Dermod had a curious habit of going out into the fields and lying down on the green sod when the evening was a good one and when the day’s work was done. Norah noticed this and often wondered what he did and thought of when by himself. The youth fascinated the girl in some strange way; this fascination she could not explain and dared not combat. She even felt afraid of him; he thronged into her mind, banished all other thoughts and reigned supreme in her imagination. Sometimes, indeed, she wished that he were gone from the squad altogether; he made her so uncomfortable. He said such strange things, too. Once he remarked that there was no God, and Norah knew instinctively that he meant what he said; not like Micky’s Jim, who often said that there was no Creator, merely with the object of startling those to whom he was speaking. If Dermod did things like other people, if he played cards, passed jests, she would not fear him so much. Even now, when he spoke to her of home, there was a strange intensity in his voice that often unnerved her.

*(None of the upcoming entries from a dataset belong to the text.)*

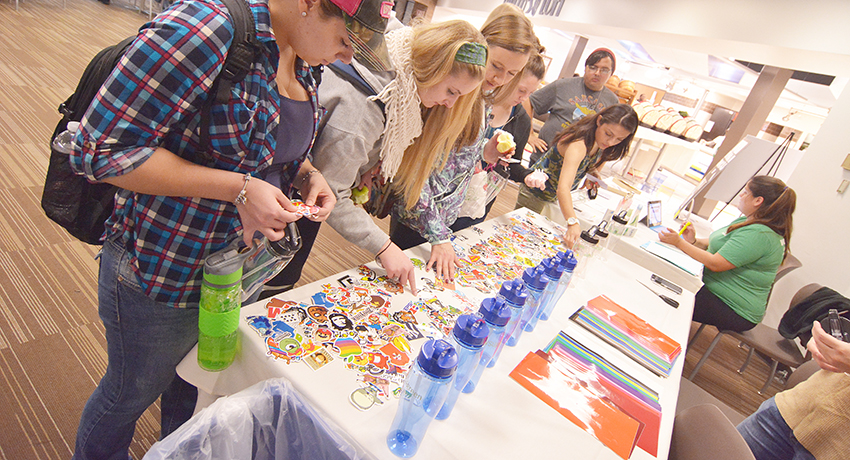 Worcester State University students decorate water bottles at Sustainability and Food Fair.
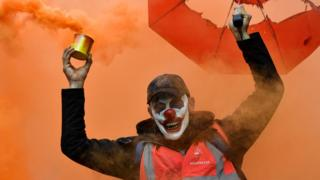 A man wearing a clown mask and waving a smoke bomb takes part in a demonstration to protest against the pension overhauls, in Marseille, southern France, on 5 December, 2019.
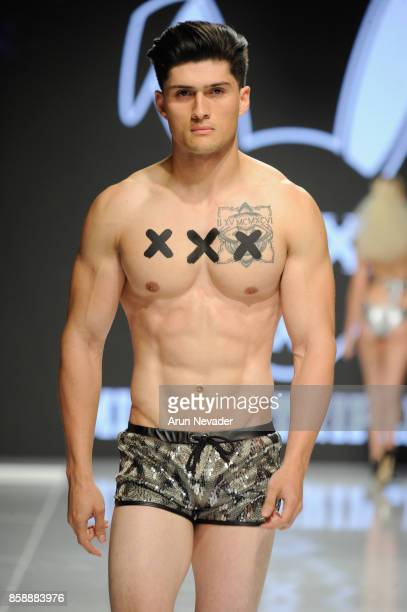 A model walks the runway wearing Mister Triple x at Los Angeles Fashion Week SS18 Art Hearts Fashion LAFW on October 7 2017 in Los Angeles California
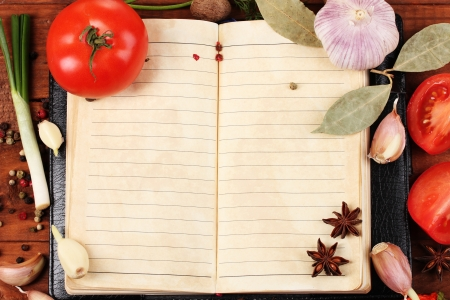 recipe book: notebook for recipes and spices on wooden table Stock Photo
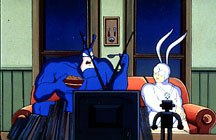The Tick and his sidekick Arthur watching TV. From the animated series, The Tick. © Fox Children's Network.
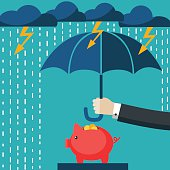 Businessman with umbrella protecting his piggy bank. Saving money concept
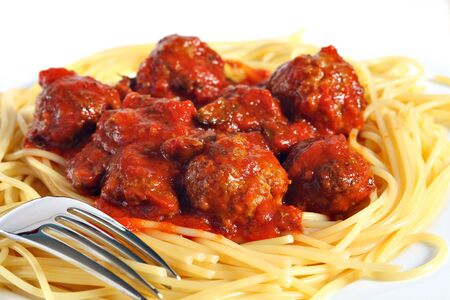 homemade style: Closeup on a plate of spaghetti with meatballs in tomato sauce in the Italian style, a tasty homemade dish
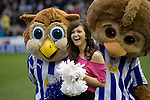 Sheffield Wednesday 2 Peterborough 1, 20/01/2010. Hillsborough, Championship. One of a group of display dancers is surprised by two giant Owl mascots before Sheffield Wednesday take on Peterborough United in a Coca-Cola Championship match at Hillsborough Stadium, Sheffield. The home side won by 2 goals to 1 giving Alan Irvine his third straight win since taking over as Wednesday's manager. Photo by Colin McPherson.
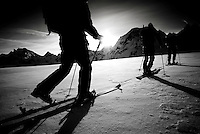 A group of skiers traverse the Mont Collon Glacier, Haute Route, Switzerland.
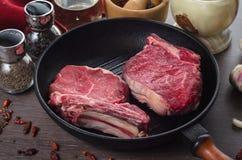 Composição crua do bife do olho do reforço da carne fresca na bandeja da grade no fundo de madeira Imagem de Stock Royalty Free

ONEevening in September Dermod Flynn stole away from the fire as was his custom and sat down in a field near the sea, where he was speedily buried in the quiet isolation of his own thoughts. Norah Ryan followed him; why, she did not know. Something seemed to compel her to go after the youth: a certain wild pleasure surged through her, she felt as if she could run and sing out to the light airs that fanned her cheeks as she moved along. Presently, looking through a row of hazelbushes that hemmed the farmhouse, she espied him, lying on the green grass, seemingly lost to everything and gazing upwards into the blue heavens where the first early star was flickering faintly through the soft loom of the evening. Below him the Clyde widened out to the sea and a few black boats were heaving slowly on the tide. As if under the spell of a power which she could not resist, Norah Ryan parted the boughs of the hazel copse and stood before Dermod Flynn.
“Is it here, Dermod, that ye are, lookin’ at the sea?” she asked involuntarily.

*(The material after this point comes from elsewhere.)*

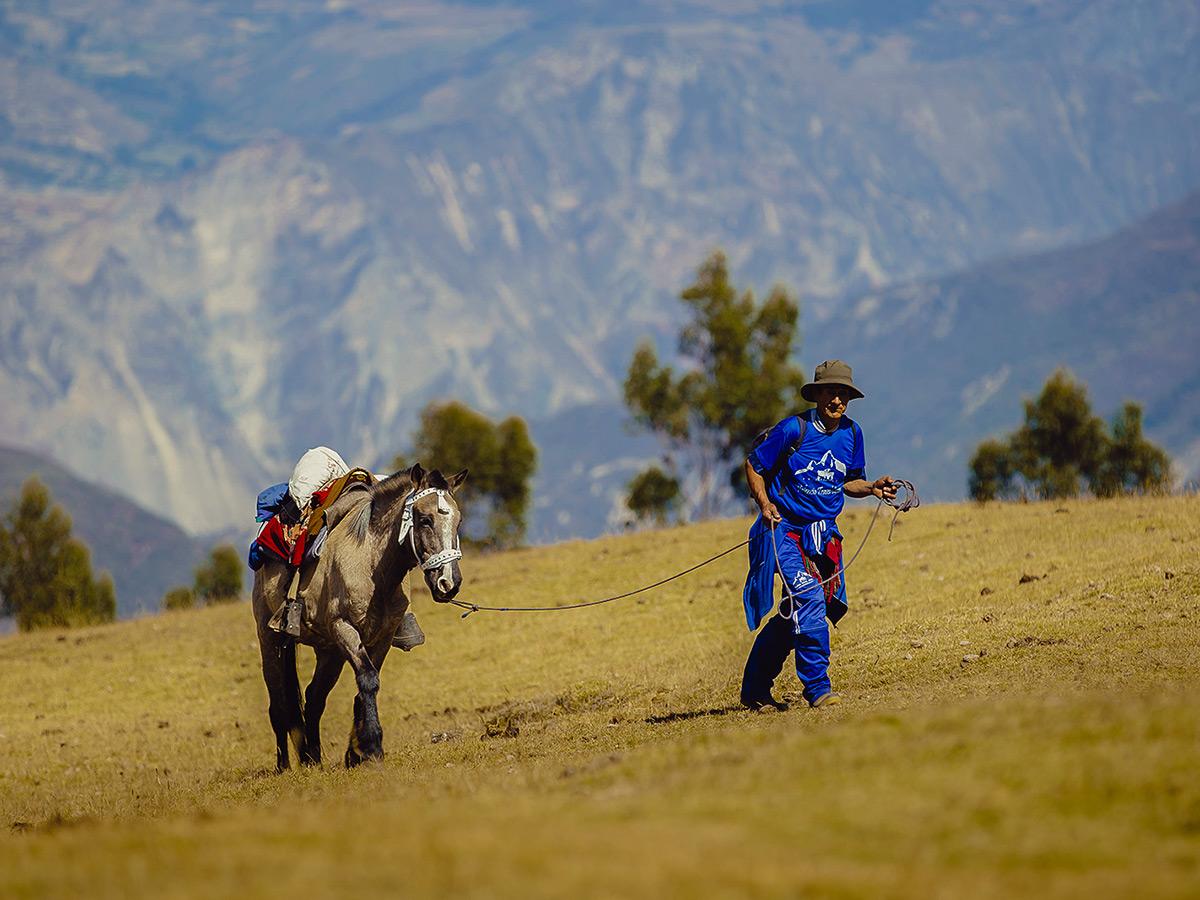Porter with the horse on Salkantay Trek to Machu Picchu in Peru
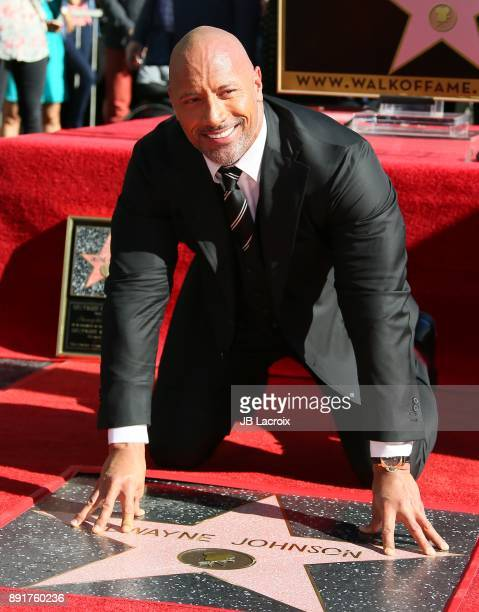 Dwayne Johnson is honored with a star on The Hollywood Walk of Fame on December 13 2017 in Los Angeles California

“I was lookin’ at the star above me,” he replied.
Norah wore a soft grey tweed dress that became her well. She had bought it in Greenock a week before, and when Dermod looked at the dress with a critical eye she wondered why she had put it on. But his look turned to one of admiration when his eye fell on the sweet face of the young girl, the eyes gentle and wistful, the white neck and the pure brow half hidden by the brown ruffled tresses. Something leapt into the heart of the young man, a thought which he could not put into words flashed through his mind, held him tense for a moment and then flitted away.
“Why do you keep watchin’ me?” Norah enquired.
“I don’t know,” Dermod answered, lowering his eyes. “D’ye mind the night on the Derry boat?” he asked. “All that night when you were asleep I had your hand in mine.”
“I mind it very well,” she said, and a slight blush stole into her cheeks. They clasped hands, the girl’s fingers stole over Dermod’s and their eyes met. For a moment it seemed as if one or the other was going to speak, but no voice broke the stillness. The fear had now gone from Norah’s heart; it seemed quite natural to her that she should be there clasping the hand of that ragged youthwho always attracted and fascinated her. That she should desire to sit beside him, to press his hands so very tightly, did not appear strange to her and above all did not appear wrong. Dermod saw in her eyes a childlike admiration, a look half a child’s and half a woman’s. A vague longing, something which he could not comprehend and which caused him a momentary pang of fear, rose in his heart. What he had to be afraid of he did not know, as he knelt there in spirit before the most holy sanctuary in the world, the sanctuary of chaste and beautiful womanhood.
Many evenings they met together in the same way; they became more intimate, more friendly, and Norah found that her fear of Dermod was gradually passing away. When evenings were wet they sat in the byre or cart-shed, where the fire burned brightly, and talked about Glenmornan and the people at home. One day Micky’s Jim said that he himself had once a notion of Norah Ryan. When Dermod heard this he flushed hotly. Norah’s cheeks got very red and Jim laughed loudly.
“I have no time for them sort of capers now,” said Jim. “Ye can have her all to yerself, Dermod, and people like yerselves will be always doin’ the silly thing, indeed ye will!”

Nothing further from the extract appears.